だいたい昼過ぎ、3時ごろになると――「今日の自習一番は誰やろ?」と塾の駐車場をちらちら覗いてしまいます。
ここ最近、一番にやって来る顔ぶれにちょっとした変化がありました。
1番の入れ替わり。中1のこはるちゃんです。
これまでは中2の律くんが1番だったのですが、気づけばその座を奪っていました。学校から直接来ているのかどうかは分かりませんが、それにしても早い。
中1生にはまだ「自習室を積極的に使おう」と強く声をかけているわけではないのですが、自ら進んで来るようになったのです。
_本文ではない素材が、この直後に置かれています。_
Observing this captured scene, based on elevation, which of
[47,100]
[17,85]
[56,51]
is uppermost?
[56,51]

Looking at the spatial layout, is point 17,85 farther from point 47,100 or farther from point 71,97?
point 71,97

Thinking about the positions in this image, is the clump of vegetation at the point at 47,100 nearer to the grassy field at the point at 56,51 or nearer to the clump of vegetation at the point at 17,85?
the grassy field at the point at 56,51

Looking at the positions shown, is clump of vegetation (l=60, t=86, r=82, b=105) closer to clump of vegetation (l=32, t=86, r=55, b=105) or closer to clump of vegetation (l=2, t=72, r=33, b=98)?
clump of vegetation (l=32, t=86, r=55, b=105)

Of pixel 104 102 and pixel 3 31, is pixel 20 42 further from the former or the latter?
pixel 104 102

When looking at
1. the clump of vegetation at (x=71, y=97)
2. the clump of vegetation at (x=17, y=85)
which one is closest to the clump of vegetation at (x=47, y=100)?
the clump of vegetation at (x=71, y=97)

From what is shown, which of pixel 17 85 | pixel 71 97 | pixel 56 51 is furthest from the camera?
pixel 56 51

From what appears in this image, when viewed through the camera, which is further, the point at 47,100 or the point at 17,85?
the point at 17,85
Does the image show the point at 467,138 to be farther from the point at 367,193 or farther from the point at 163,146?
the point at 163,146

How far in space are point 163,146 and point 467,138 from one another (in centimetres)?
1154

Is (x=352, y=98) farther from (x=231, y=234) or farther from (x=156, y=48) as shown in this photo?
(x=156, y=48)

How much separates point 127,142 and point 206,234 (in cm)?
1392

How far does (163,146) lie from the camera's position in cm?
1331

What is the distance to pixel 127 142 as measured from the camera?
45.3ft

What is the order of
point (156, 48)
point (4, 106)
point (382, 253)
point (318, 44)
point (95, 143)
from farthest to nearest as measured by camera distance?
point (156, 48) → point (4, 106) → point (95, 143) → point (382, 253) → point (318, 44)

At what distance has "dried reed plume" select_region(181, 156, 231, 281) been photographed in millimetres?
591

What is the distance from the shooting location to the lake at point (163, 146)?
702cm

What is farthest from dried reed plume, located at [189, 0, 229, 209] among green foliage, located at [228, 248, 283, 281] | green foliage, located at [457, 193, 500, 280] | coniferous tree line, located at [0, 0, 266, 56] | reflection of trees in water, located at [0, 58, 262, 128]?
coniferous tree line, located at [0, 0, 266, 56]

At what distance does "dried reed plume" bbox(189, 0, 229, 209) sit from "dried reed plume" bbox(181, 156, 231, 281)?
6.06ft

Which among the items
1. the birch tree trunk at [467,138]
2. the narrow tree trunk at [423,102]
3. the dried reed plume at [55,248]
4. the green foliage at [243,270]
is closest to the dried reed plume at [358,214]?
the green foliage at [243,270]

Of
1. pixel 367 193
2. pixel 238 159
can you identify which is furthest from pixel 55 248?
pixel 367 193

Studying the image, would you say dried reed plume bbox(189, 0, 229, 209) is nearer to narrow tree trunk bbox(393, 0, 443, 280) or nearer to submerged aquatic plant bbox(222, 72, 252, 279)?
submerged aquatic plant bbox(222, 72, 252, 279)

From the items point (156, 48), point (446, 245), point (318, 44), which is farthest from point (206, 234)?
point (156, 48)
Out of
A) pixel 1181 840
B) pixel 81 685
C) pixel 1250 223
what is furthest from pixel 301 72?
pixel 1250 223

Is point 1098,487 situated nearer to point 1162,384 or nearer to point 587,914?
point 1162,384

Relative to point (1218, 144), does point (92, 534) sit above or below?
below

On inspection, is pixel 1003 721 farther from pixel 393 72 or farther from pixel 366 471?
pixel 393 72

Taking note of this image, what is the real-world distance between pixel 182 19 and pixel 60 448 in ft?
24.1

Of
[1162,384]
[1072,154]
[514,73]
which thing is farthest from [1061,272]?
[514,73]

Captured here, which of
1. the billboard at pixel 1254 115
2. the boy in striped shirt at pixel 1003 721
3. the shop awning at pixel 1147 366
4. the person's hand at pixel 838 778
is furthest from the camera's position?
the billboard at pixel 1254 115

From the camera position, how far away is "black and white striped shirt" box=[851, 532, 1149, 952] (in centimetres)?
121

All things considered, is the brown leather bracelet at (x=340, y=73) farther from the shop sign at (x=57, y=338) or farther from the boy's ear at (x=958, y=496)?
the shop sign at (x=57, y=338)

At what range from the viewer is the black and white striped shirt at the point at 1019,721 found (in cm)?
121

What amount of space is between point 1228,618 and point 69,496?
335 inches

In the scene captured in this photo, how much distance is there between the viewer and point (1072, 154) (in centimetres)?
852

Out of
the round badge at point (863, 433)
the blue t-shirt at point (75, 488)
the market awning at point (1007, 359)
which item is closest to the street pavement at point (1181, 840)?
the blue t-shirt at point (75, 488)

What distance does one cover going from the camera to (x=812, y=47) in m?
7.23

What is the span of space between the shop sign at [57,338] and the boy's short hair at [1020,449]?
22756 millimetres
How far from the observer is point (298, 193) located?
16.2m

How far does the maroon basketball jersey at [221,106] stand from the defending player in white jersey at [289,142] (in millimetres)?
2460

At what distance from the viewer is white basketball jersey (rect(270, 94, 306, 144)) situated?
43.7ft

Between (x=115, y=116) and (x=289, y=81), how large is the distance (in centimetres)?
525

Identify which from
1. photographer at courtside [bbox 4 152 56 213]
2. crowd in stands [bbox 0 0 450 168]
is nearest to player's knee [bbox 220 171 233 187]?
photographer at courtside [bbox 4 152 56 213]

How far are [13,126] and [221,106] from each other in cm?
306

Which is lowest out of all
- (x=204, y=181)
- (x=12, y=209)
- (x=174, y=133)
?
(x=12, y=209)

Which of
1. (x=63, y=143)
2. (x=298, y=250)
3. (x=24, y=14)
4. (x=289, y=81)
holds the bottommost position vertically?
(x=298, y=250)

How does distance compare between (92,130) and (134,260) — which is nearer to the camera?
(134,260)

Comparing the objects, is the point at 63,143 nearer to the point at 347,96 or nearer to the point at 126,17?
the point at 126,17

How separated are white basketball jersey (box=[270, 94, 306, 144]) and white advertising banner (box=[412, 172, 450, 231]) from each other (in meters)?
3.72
継続して利用しているゆめちゃんのように、1年生でありながら自発的に机に向かう姿は本当に素晴らしいなと思います。
もちろん来ていない子がダメという話ではありません。
むしろ、1年生のうちから自習を習慣化する子は少ないからこそ、強く印象に残るのです。
そんな彼女たちの姿を見ていて思い出すのは、もう社会人になって働いている植本良太君。
かつては塾でもスタッフとして手伝ってくれていましたが、彼自身も中1の夏から「自習室の番人」として、毎日欠かさず机に向かい続けた生徒でした。
ウィークリーテストで間違えれば、同じプリントを3周でも4周でも繰り返す。
そして、できるようになるまで何度でも挑戦する。
その積み重ねで、最初は平均点に届かなかった成績を一気に引き上げ、冬には学校でも上位一桁にまで伸ばしました。
社会が大好きで、よく職員室で参考書を眺めていました。
入試直前期に社会ばかりをやるものですから、私が「数学もやりなさい!」と注意すると、今度は私の足音が聞こえると一目散に教室に逃げていく。そんな一面もありました。バレてるから!
やがて大学生になって戻ってきた彼は、安定の社会科担当。
数学の質問を受けるたびに「ドキドキします…あの時もっとやっておけばよかった」とよく後悔を口にしていました。
改めて強く思うのは、やはり「コツコツ努力を積み重ねて変化していく姿」。
できる・できないに関係なく、まずは「やってみた」。
これが全ての始まりでした。
出来ないなんてことは無いんやで。
そこには、覚悟を決めきれない自分がいるだけなんやで。